Aufgabe: Entscheide für jede der folgenden Aussagen, ob sie mit dem Text über die türkischen Schrottimporte übereinstimmt, und antworte jeweils mit Ja oder Nein samt der entscheidenden Textstelle im Wortlaut. 1. Die Türkei importierte im vergangenen Jahr insgesamt 17,72 Millionen Tonnen Schrott. 2. Im Jahr 2015 lag der Lieferanteil der EU bei 60 Prozent. 3. Türkische Hersteller blicken pessimistisch auf die kommenden Monate.
━━ Zitierter Text
Die Bedeutung des Einkaufsverhaltens türkischer Werke für den europäischen Markt ist wohl am besten mit der Tatsache zu begründen, dass die Türkei im vergangenen Jahr laut den Angaben des türkischen Statistikbüros der Stahlindus­trie steeldata insgesamt 17,72 Millionen Tonnen Schrott importiert hat. 10,65 Millionen Tonnen davon stammten aus der EU, die damit einen Lieferanteil von 60 Prozent erreichte. Im Jahre 2015 führte die Türkei 16,51 Millionen Tonnen Schrott ein, wovon 7,94 Millionen Tonnen von EU-Exporteuren geliefert wurden. Die EU war bereits 2015 mit einem Anteil von 48,1 Prozent der mit Abstand größte Handelspartner der türkischen Schrottverbraucher. Die nachlassenden Zukäufe in der Zeit um den Monatswechsel, den die türkische Seite wie oben beschrieben für deutliche Preisreduzierungen nutzte, führte umgehend zu entsprechenden Reaktionen der Marktteilnehmer in Europa. Seit dem Ende der vergangenen Woche beschränkt sich die türkische Seite wieder auf Gespräche. Es ist schwer zu sagen, welche Mengen die Werke noch für März oder für April brauchen. Für März dürften bisher rund 20 Tiefseeladungen bestellt worden sein, wovon etwa zwölf Ladungen vom Kontinent stammen. Die internationalen Einflüsse auf die Absatzmöglichkeiten türkischer Fertigstähle und Halbzeuge sind aufgrund der geopolitischen und wirtschaftlichen Verwerfungen weltweit nicht prognostizierbar. Türkische Hersteller sind auf alle Fälle optimistisch, was die Entwicklung in den kommenden Monaten angeht.
━━━━
━━ Vorliegendes Material
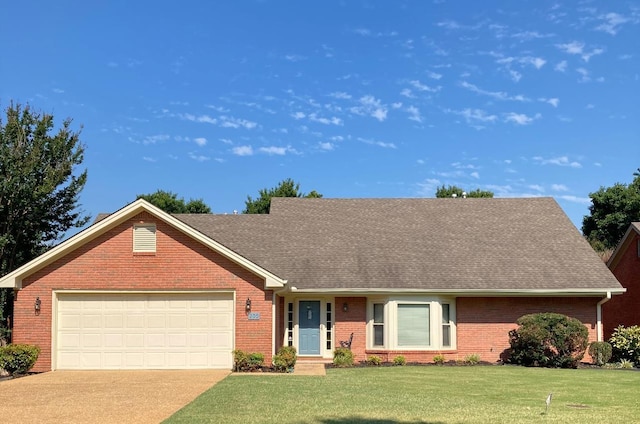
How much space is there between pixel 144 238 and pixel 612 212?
43061 mm

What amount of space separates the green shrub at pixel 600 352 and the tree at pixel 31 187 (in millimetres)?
19901

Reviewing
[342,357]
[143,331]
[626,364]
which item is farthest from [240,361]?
[626,364]

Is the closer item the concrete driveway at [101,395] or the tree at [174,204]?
the concrete driveway at [101,395]

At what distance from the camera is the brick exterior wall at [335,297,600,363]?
22.6 m

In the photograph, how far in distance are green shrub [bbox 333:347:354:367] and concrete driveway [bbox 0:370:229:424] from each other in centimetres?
399

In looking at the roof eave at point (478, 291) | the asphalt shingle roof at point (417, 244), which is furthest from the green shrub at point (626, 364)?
the asphalt shingle roof at point (417, 244)

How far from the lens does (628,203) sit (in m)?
50.7

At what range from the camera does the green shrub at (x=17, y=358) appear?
18.9 meters

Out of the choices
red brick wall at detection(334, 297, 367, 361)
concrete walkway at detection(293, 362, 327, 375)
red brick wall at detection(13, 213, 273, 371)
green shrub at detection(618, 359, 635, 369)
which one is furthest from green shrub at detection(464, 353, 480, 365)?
red brick wall at detection(13, 213, 273, 371)

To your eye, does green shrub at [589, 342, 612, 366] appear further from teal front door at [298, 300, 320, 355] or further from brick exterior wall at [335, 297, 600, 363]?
teal front door at [298, 300, 320, 355]

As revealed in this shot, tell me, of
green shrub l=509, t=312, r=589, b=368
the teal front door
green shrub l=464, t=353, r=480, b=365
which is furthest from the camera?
the teal front door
━━━━
Gelöste Aufgabe:
1. Ja: „insgesamt 17,72 Millionen Tonnen Schrott importiert hat“
2. Nein: „Die EU war bereits 2015 mit einem Anteil von 48,1 Prozent der mit Abstand größte Handelspartner der türkischen Schrottverbraucher.“
3. Nein: „Türkische Hersteller sind auf alle Fälle optimistisch, was die Entwicklung in den kommenden Monaten angeht.“